Being Black at CSM

Being one of very few black faces at Central Saint Martins is just something many wouldn’t love to experience. After being elected I felt it would be important to try and set up a way for Black students across UAL to communicate. The most obvious way I felt this could happen was by creating a space that is sign posted for students to opt in if they felt they wanted to find each other. I called it black UAL and during the first term of this year I would hold weekly lunchtime meet-ups. Over a number of weeks, I was able to gain some insight into how black students at CSM feel about being black at CSM.

The first thing that was made apparent to me when speaking to students from a variety of courses was the ratio of black students to other nationalities. It seems to be one black student in every group of twenty to thirty students. This is itself can cause students to feel isolated. However, the general feeling from students towards this was that it is just something to suck up and deal with, nobody seemed to upset or angry about it; “we just get used to it and move on because there isn’t really anything you can do” is a statement made by one student.

By keeping busy outside of university black students feel that they gain the ability to adapt to multiple environments. As they have different cultural experiences and references that may be misunderstood by classmates and tutors whereas in circles outside of university they would be widely understood and accepted. The difference in cultures also allows students to control how much they share or hold back.

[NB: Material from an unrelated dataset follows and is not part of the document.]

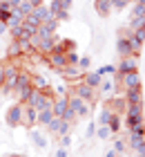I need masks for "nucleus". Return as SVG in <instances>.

By learning whether to share and how much they do enables students to do the same outside of university with potential employers; a skill many of their peers may not develop and having this extra skill is viewed positively where networking is concerned.

Being able to prepare for the working world is also a positive outcome from sometimes feeling isolated while on their course, because students remind themselves that this portion of their career is not permanent; “You learn to deal with things as they are now but remember that after three years’ things will be better.” Is an opinion shared by numerous students, in the meantime making contacts in industry is key? Entering competitions, attending events and taking part in workshops some students are just as focused on having a clear career path once they leave as they are on completing their course well.

Being a student at Central Saint Martins is a privilege. But it can also put a huge amount of pressure on students to succeed in a specific way. This seems particularly true in the case of black students who are in the minority. Simply by seeing so few people around who look like you can cause students to feel as if they do not belong.